Когда я пересчитал кучку во второй раз и убедился в правильности своего подсчета, ко мне опять подошел чиновник. Я заметил, что он опять сложил свое лицо в тревожные складки, и, чтобы рассеять его тревогу и показать ему, с каким участием я к нему отношусь, я сказал ему прежде, чем он успел открыть рот:
–Мне кажется, лучше пересчитать еще раз: возможно, что я опять обчелся на одну или даже две зажимки.
Его озабоченное лицо осветилось такой сияющей улыбкой, как будто ему кто-то сказал, что он через четыре недели получит наследство в пятьдесят тысяч франков.
–Да, проверьте, ради бога, пересчитайте еще раз, потому что, если бы здесь оказалось на одну зажимку меньше или больше и господин директор сделал бы мне замечание, я даже не знаю, что бы я стал делать. Меня, несомненно, уволили бы со службы, а ведь у меня ребятишки, моя жена не совсем здорова, и моя старая мать… О, сочтите точно сто сорок четыре - ровно двенадцать дюжин. Может быть, вы лучше будете считать их дюжинами, тогда вы не так легко собьетесь со счета.

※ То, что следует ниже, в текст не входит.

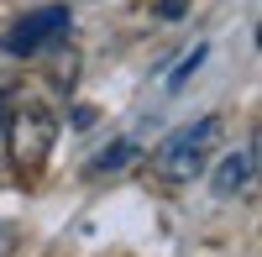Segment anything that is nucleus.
<instances>
[{
    "label": "nucleus",
    "instance_id": "20e7f679",
    "mask_svg": "<svg viewBox=\"0 0 262 257\" xmlns=\"http://www.w3.org/2000/svg\"><path fill=\"white\" fill-rule=\"evenodd\" d=\"M252 168H257V142L247 147V153H231L221 168H215V195H221V200L242 195V189L252 184Z\"/></svg>",
    "mask_w": 262,
    "mask_h": 257
},
{
    "label": "nucleus",
    "instance_id": "423d86ee",
    "mask_svg": "<svg viewBox=\"0 0 262 257\" xmlns=\"http://www.w3.org/2000/svg\"><path fill=\"white\" fill-rule=\"evenodd\" d=\"M200 63H205V48H194L184 63H179V69H173V79H168V90H184V79L194 74V69H200Z\"/></svg>",
    "mask_w": 262,
    "mask_h": 257
},
{
    "label": "nucleus",
    "instance_id": "6e6552de",
    "mask_svg": "<svg viewBox=\"0 0 262 257\" xmlns=\"http://www.w3.org/2000/svg\"><path fill=\"white\" fill-rule=\"evenodd\" d=\"M11 247H16V226H11V221H0V257H6Z\"/></svg>",
    "mask_w": 262,
    "mask_h": 257
},
{
    "label": "nucleus",
    "instance_id": "0eeeda50",
    "mask_svg": "<svg viewBox=\"0 0 262 257\" xmlns=\"http://www.w3.org/2000/svg\"><path fill=\"white\" fill-rule=\"evenodd\" d=\"M11 111H16V95L0 90V137H6V126H11Z\"/></svg>",
    "mask_w": 262,
    "mask_h": 257
},
{
    "label": "nucleus",
    "instance_id": "39448f33",
    "mask_svg": "<svg viewBox=\"0 0 262 257\" xmlns=\"http://www.w3.org/2000/svg\"><path fill=\"white\" fill-rule=\"evenodd\" d=\"M137 153H142L137 142H116V147H105V153L95 158V174H121V168L137 163Z\"/></svg>",
    "mask_w": 262,
    "mask_h": 257
},
{
    "label": "nucleus",
    "instance_id": "f257e3e1",
    "mask_svg": "<svg viewBox=\"0 0 262 257\" xmlns=\"http://www.w3.org/2000/svg\"><path fill=\"white\" fill-rule=\"evenodd\" d=\"M215 142H221V116H200V121L179 126V132H173L158 153H152V168H158L168 184H189V179L210 163Z\"/></svg>",
    "mask_w": 262,
    "mask_h": 257
},
{
    "label": "nucleus",
    "instance_id": "f03ea898",
    "mask_svg": "<svg viewBox=\"0 0 262 257\" xmlns=\"http://www.w3.org/2000/svg\"><path fill=\"white\" fill-rule=\"evenodd\" d=\"M53 137H58V121L48 105H27V111H11V126H6V147H11V168L21 179L42 174V163L53 153Z\"/></svg>",
    "mask_w": 262,
    "mask_h": 257
},
{
    "label": "nucleus",
    "instance_id": "7ed1b4c3",
    "mask_svg": "<svg viewBox=\"0 0 262 257\" xmlns=\"http://www.w3.org/2000/svg\"><path fill=\"white\" fill-rule=\"evenodd\" d=\"M69 32V6H42V11H32V16H21L16 27L6 32V42L0 48L6 53H16V58H27V53H42L53 37H63Z\"/></svg>",
    "mask_w": 262,
    "mask_h": 257
},
{
    "label": "nucleus",
    "instance_id": "1a4fd4ad",
    "mask_svg": "<svg viewBox=\"0 0 262 257\" xmlns=\"http://www.w3.org/2000/svg\"><path fill=\"white\" fill-rule=\"evenodd\" d=\"M163 16H184V0H163Z\"/></svg>",
    "mask_w": 262,
    "mask_h": 257
}]
</instances>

К концу моего пребывания в тюрьме я насчитал всего-навсего три кучки зажимок. Я и сейчас еще не уверен, не обчелся ли на одну зажимку в каждой из них. Но я питаю скромную надежду, что верный своему долгу чиновник и честный кормилец своей семьи заставлял других заключенных еще две недели пересчитывать эти три кучки. Поэтому я снимаю с себя ответственность на тот случай, если этого человека все-таки уволили.
Я получил сорок сантимов за свою работу. Одно я знаю наверняка: если я еще два раза проеду без билета по французской железной дороге и буду пойман, Франция неминуемо обанкротится. Этого не вынесет ни одно государство, будь оно даже в несравненно лучшем экономическом положении, чем Франция.

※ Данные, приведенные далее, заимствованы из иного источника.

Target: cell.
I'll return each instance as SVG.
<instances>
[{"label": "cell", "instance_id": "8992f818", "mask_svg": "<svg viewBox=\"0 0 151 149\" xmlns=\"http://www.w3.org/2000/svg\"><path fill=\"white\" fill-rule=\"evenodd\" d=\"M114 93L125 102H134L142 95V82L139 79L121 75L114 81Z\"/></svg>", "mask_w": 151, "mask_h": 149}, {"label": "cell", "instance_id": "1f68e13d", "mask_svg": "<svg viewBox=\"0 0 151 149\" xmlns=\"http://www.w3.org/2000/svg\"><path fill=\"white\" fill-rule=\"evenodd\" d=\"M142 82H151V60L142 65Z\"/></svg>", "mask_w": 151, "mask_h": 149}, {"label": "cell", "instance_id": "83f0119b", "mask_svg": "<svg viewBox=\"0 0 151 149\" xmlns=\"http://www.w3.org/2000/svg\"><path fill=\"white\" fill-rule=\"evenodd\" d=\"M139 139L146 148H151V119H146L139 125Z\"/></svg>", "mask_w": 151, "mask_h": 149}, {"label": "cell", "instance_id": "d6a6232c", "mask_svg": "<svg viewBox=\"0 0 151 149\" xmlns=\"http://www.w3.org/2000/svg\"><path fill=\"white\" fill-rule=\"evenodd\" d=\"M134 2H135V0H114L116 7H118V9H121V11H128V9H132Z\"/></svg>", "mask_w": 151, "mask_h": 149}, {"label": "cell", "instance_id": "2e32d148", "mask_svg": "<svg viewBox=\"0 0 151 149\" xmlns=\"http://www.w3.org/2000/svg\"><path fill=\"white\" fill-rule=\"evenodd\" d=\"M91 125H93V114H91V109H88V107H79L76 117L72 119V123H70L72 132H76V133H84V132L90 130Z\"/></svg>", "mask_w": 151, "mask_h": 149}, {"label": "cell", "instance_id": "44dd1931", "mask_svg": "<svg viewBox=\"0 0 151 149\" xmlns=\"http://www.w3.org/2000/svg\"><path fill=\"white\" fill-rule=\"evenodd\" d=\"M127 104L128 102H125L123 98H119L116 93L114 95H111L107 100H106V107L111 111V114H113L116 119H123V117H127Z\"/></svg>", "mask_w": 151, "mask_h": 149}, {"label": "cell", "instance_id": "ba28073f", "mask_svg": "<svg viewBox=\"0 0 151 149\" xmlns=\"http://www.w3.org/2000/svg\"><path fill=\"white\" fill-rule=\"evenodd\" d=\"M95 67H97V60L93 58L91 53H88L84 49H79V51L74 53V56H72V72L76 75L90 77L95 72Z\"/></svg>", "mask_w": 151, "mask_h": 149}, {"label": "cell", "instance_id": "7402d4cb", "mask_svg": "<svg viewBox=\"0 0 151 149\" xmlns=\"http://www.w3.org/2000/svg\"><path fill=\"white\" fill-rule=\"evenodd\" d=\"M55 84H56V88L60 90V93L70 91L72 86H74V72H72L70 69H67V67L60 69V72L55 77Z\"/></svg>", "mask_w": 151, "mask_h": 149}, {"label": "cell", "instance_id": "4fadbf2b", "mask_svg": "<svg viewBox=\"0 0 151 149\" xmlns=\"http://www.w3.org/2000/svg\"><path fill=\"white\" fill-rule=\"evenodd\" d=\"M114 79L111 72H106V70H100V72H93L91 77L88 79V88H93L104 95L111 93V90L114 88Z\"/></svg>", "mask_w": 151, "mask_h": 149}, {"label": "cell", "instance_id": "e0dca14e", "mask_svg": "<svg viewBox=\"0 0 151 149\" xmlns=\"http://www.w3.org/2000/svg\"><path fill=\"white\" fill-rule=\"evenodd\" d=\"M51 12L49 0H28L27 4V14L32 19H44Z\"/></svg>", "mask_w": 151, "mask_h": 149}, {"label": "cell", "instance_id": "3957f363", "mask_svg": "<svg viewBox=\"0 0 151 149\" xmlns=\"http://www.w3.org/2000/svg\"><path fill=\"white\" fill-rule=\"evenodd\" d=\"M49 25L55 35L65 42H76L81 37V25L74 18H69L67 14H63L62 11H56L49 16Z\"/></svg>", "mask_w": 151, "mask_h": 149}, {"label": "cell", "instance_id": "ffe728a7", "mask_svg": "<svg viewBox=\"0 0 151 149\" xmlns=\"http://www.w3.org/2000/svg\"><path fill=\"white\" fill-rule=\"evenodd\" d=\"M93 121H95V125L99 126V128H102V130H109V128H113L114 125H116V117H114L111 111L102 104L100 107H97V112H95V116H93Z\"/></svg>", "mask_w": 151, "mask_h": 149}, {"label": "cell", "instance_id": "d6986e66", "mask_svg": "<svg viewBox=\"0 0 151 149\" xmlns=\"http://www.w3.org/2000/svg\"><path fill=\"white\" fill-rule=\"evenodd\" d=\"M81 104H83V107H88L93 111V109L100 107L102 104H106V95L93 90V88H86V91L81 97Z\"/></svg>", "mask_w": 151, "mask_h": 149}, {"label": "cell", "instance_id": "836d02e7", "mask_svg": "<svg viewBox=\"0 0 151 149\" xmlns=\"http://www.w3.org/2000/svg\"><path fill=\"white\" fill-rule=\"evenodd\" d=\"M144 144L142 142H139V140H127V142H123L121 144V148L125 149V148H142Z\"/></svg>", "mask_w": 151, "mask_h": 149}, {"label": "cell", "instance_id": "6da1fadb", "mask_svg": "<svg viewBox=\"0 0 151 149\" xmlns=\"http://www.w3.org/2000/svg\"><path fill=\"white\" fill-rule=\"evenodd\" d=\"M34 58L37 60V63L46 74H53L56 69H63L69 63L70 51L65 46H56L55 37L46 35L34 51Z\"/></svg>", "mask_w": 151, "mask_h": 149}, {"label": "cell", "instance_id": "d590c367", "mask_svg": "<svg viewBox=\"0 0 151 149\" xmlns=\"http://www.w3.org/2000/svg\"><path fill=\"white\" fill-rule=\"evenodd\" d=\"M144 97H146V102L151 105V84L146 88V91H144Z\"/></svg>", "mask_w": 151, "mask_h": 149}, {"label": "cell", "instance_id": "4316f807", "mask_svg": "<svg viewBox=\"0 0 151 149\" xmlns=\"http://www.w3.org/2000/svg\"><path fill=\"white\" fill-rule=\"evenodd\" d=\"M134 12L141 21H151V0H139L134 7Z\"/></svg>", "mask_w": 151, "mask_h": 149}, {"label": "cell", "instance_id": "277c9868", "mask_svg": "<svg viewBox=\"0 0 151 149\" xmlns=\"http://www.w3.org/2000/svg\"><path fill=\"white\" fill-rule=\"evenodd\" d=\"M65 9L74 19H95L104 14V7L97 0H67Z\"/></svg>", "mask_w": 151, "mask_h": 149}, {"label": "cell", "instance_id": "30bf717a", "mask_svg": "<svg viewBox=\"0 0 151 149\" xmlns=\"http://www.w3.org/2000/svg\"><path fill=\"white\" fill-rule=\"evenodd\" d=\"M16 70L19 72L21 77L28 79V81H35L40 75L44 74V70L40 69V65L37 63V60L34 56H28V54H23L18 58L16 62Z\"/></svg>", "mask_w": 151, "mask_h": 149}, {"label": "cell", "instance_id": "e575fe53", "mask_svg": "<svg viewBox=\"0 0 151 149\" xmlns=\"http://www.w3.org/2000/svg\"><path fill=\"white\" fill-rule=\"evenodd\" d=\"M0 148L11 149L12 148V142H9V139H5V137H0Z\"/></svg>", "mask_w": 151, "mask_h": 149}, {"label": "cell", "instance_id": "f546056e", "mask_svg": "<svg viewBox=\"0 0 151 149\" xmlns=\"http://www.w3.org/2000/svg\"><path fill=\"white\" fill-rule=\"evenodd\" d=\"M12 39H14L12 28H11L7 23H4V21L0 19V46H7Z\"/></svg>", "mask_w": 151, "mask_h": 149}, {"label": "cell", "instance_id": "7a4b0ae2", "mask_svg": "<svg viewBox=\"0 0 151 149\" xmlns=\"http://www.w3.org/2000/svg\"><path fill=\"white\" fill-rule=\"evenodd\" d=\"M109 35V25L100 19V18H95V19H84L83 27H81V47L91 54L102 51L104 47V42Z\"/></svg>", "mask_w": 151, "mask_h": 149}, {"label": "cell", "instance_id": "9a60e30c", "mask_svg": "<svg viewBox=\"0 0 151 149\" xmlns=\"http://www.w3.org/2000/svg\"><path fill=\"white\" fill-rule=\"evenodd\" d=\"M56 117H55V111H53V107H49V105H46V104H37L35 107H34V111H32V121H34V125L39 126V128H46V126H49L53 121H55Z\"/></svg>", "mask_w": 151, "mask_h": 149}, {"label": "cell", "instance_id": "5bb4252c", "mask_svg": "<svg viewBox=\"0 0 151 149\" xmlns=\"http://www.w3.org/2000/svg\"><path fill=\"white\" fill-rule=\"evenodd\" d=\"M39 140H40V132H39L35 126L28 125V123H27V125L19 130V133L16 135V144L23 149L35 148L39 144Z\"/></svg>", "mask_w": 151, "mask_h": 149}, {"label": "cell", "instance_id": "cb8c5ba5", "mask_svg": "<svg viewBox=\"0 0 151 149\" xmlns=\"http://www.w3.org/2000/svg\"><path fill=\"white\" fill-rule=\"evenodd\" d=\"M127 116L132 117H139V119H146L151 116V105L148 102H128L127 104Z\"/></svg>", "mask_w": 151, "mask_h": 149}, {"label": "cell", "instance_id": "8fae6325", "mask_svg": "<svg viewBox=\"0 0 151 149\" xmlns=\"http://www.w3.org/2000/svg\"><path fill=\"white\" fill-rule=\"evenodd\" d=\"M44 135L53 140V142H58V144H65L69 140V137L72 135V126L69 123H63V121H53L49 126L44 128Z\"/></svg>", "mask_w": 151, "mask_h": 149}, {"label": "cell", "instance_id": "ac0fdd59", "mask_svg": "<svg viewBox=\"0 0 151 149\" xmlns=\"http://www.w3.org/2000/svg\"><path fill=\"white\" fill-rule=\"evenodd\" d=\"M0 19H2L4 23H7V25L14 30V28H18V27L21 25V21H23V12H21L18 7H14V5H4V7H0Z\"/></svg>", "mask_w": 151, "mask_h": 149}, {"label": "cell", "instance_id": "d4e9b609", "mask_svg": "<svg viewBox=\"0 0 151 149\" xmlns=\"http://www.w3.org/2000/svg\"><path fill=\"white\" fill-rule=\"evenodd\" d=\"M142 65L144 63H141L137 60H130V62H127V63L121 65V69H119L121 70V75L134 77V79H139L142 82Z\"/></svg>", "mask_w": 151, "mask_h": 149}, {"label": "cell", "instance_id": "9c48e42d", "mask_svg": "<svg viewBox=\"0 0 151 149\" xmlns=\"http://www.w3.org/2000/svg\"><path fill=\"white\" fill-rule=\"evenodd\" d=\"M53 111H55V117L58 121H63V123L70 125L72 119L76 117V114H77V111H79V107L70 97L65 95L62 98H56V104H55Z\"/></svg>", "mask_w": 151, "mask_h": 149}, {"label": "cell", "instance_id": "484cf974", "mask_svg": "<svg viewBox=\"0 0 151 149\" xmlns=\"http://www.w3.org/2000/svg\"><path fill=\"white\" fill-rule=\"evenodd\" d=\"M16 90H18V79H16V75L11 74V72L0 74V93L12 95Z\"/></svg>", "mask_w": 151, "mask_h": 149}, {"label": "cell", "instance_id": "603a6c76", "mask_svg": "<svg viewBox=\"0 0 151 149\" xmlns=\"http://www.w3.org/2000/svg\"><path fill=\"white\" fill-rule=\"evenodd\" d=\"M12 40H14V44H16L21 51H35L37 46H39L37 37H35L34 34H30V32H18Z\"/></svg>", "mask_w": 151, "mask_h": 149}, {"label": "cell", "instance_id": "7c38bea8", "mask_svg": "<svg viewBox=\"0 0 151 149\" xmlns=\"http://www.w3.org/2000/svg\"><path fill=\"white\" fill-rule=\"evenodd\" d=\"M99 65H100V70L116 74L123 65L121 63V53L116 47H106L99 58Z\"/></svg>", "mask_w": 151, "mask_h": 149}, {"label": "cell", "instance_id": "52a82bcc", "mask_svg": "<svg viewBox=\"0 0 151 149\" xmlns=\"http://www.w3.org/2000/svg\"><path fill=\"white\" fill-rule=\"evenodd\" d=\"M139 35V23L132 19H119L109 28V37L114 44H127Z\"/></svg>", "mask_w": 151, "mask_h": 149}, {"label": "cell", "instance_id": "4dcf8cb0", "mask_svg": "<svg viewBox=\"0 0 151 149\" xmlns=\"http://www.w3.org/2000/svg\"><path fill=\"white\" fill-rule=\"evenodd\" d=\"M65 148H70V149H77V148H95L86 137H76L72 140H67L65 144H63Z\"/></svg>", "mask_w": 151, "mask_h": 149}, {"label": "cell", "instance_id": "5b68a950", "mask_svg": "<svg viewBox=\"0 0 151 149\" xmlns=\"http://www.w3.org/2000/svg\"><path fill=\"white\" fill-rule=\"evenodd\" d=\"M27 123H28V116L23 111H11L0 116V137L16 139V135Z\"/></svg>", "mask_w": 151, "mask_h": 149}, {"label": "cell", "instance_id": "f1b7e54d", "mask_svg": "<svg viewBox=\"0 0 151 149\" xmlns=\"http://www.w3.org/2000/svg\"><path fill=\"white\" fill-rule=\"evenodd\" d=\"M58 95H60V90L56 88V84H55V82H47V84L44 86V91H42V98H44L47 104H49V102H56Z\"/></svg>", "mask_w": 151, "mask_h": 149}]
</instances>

Поэтому я решил покинуть Францию как можно скорее.
Не могу, впрочем, умолчать, что забота о благосостоянии французской республики и об упорядочении ее финансового положения была не единственной заботой, побудившей меня к поспешному отъезду. Дело в том, что при освобождении мне пришлось выслушать новое предостережение. И на этот раз очень строгое. Если бы по истечении четырнадцати дней меня нашли в пределах Франции, я получил бы год тюрьмы и был бы выслан в Германию. Это ввело бы бедную страну в неисчислимые расходы, и я проникся чувством искреннего сострадания к ней.
Я отправился на юг, по дорогам, которые так же стары, как история европейских народов. Я сохранил свою новую национальность. И если у меня спрашивали, кто я, отвечал очень сухо:
–Бош.
Никто не ставил мне этого в вину. Всюду я получал кров и пищу, у каждого крестьянина. Казалось, что я инстинктивно выбрал самый верный путь. Все ненавидели американцев. Все бранили и проклинали их. Называли их разбойниками, чеканящими на крови французских солдат свои доллары, головорезами и ростовщиками, намеревавшимися и впредь выжимать свои доллары из слез осиротевших отцов и матерей. Говорили, что они никогда не наполнят свою ненасытную пасть, хотя уже задыхаются под грудами золота.